Under AEDPA a "state court must be granted a deference and latitude that are not in operation when the case involves review under the Strickland standard itself." Harrington v. Richter, 562 U.S. 86, 101 (2011). When evaluating the state court's resolution of Strickland's performance requirement, federal courts must "use a 'doubly deferential' standard of review that gives both the state court and the defense attorney the benefit of the doubt." Burt v. Titlow, 571 U.S. 12, 15 (2013) (quoting Pinholster, 563 U.S. at 189-90).Parker v. Evans, 569 F. App'x 611, 616 (10th Cir. 2014). "The question 'is not whether a federal court believes the state court's determination' under Strickland 'was incorrect but whether [it] was unreasonable--a substantially higher threshold.'" Knowles v. Mirzayance, 556 U.S. 111, 123 (2009) (quoting Shiro v. Landrigan, 550 U.S 465, 473 (2007)).

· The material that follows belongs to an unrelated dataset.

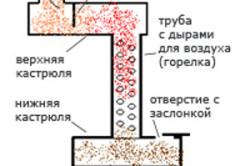 Схема печи на отработке, показывающая наглядно ее устройство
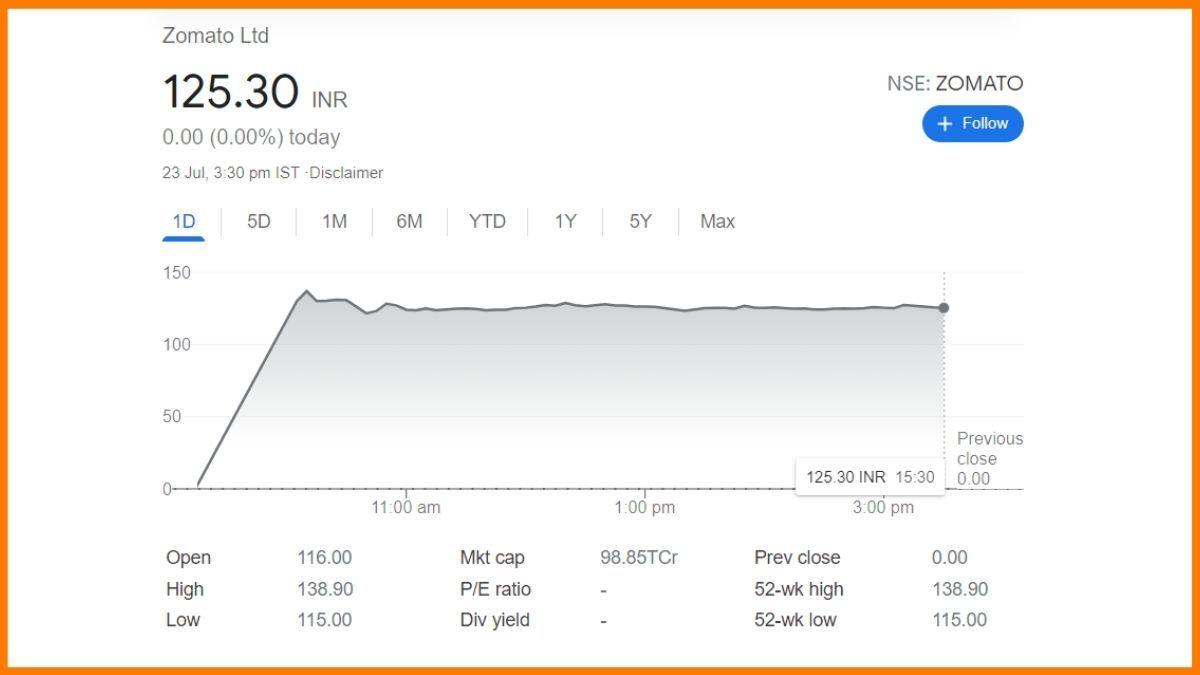 Stocks of Zomato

A defendant's decision to plead guilty frequently involves difficult judgments that must be made without a full knowledge of all the facts. McMann v. Richardson, 397 U.S. 759, 769 (1970) (citing Brady v. United States, 397 U.S. 752, 756 (1970)). Therefore, the requirement that a plea be made intelligently is not a requirement that all of counsel's advice withstand retrospective examination. Id. at 770.
"A plea of guilty is more than a confession which admits that the accused did various acts; it is itself a conviction; nothing remains but to give judgment and determine punishment. Boykin, 395 U.S. at 242. These "[s]olemn declarations in open court carry a strong presumption of verity." Laycock v. New Mexico, 880 F.2d 1184, 1186-1187 (10th Cir. 1989) (quoting United States v. Estrada, 949 F.2d 1304, 1306 (10th Cir. 1988)). "[A] defendant's statements on the record, 'as well as any findings made by the judge accepting the plea, constitute a formidable barrier in any subsequent collateral proceeding.'" Romero v. Tansy, 46 F.3d 1024, 1033 (10th Cir. 1995) (quoting Blackledge v. Allison, 431 U.S. 63, 74 (1977)).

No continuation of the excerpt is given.